I have to wonder why Floridians got excited about Cain. I have to think it's because they connected with Cain on some sort of emotional level without really understanding what he stands for. Republicans are darned good salesmen. This guy sold pizza, which means he was an excellent salesman, all those coupons and such. Republicans make chopped liver look like a free Mercedes-Benz for everyone, all in the name of getting the unwitting to support their constituents -- business. Read how Cain pitches his 999 plan here. This is a primer from PolitiFact:
The centerpiece of the 9-9-9 Plan is to eliminate the current, complicated income tax system -- with its series of tax credits and deductions and its variety of tax rates based on income -- and to replace it with a flat income tax. Cain's flat 9 percent income tax also would replace payroll taxes, which all workers pay and that fund Medicare and Social Security, and would end the estate tax, which is a tax on inheritances. Currently, about 49.5 percent of all tax filers pay no income tax at all, according to the Joint Committee on Taxation, a respected bipartisan committee of Congress. Cain's income tax would be collected equally for workers with two exceptions -- taxpayers could claim a deduction for charitable contributions (we haven't heard him discuss a limit) and taxpayers could earn a type of tax credit for living in an "empowerment zone," which Cain has described as inner cities needing revitalization.
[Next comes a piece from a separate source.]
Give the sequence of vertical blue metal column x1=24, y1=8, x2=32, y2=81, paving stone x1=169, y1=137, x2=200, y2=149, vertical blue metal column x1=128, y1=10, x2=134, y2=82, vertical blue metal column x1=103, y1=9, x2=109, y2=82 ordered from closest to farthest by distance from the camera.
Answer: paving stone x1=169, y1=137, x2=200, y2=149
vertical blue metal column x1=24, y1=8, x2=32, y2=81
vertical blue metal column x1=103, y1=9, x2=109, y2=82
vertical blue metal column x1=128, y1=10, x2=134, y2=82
While the result of this part of Cain's plan would affect taxpayers differently, the flat income tax and the elimination of payroll taxes would result in shifting some of America's tax burden, making some poorer Americans pay more into the system while many middle- and upper-class Americans would pay less. Read it all at Politifact
What Floridians would pay:
The national sales tax, which would help fund the federal government, would be on top of state and local sales taxes, which fund state and local government. In Florida, that would create a hypothetical tax rate of 15 percent in most parts of the state.